▸ **Task material**
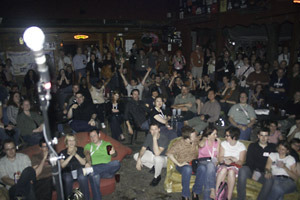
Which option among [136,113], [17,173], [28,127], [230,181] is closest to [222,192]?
[230,181]

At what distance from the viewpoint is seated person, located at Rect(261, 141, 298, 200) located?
406cm

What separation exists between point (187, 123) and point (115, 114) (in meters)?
2.11

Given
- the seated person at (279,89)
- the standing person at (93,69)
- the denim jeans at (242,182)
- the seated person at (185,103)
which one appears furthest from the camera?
the standing person at (93,69)

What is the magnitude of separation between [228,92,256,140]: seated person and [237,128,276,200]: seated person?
1.65m

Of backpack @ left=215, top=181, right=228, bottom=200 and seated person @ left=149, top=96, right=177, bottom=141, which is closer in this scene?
backpack @ left=215, top=181, right=228, bottom=200

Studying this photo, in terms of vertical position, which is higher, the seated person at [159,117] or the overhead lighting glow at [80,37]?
the overhead lighting glow at [80,37]

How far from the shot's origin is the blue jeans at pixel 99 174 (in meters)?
4.45

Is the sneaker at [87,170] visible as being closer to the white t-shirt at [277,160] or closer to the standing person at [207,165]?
the standing person at [207,165]

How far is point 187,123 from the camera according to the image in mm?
6629

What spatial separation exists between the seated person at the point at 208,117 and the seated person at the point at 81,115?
2666 mm

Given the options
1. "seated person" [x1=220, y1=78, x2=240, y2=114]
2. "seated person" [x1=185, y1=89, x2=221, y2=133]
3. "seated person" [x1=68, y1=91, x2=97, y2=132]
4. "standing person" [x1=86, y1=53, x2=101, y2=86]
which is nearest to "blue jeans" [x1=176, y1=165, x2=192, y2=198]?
"seated person" [x1=185, y1=89, x2=221, y2=133]

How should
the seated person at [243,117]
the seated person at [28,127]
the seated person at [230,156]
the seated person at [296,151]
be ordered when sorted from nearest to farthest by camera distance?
1. the seated person at [296,151]
2. the seated person at [230,156]
3. the seated person at [28,127]
4. the seated person at [243,117]

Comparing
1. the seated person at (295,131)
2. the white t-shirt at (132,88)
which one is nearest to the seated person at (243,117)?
the seated person at (295,131)

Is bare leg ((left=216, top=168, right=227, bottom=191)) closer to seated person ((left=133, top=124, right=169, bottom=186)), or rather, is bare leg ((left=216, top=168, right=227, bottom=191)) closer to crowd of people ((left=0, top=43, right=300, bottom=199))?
crowd of people ((left=0, top=43, right=300, bottom=199))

▸ **What to work on**
Output the entries as a two-column CSV with columns named "prompt" and "reply", one row per entry, with each field quoted and its line breaks replaced by spaces. Begin at the line that contains "How far is point", stop after the line that contains "4. the seated person at [243,117]", and include only those entries.

▸ **Right answer**
prompt,reply
"How far is point 187,123 from the camera according to the image in mm?","6629"
"What spatial separation exists between the seated person at the point at 208,117 and the seated person at the point at 81,115?","2666 mm"
"Given the options 1. ""seated person"" [x1=220, y1=78, x2=240, y2=114] 2. ""seated person"" [x1=185, y1=89, x2=221, y2=133] 3. ""seated person"" [x1=68, y1=91, x2=97, y2=132] 4. ""standing person"" [x1=86, y1=53, x2=101, y2=86] which is nearest to ""blue jeans"" [x1=176, y1=165, x2=192, y2=198]?","""seated person"" [x1=185, y1=89, x2=221, y2=133]"
"How should the seated person at [243,117] the seated person at [28,127] the seated person at [230,156] the seated person at [296,151] be ordered when sorted from nearest to farthest by camera distance?","1. the seated person at [296,151] 2. the seated person at [230,156] 3. the seated person at [28,127] 4. the seated person at [243,117]"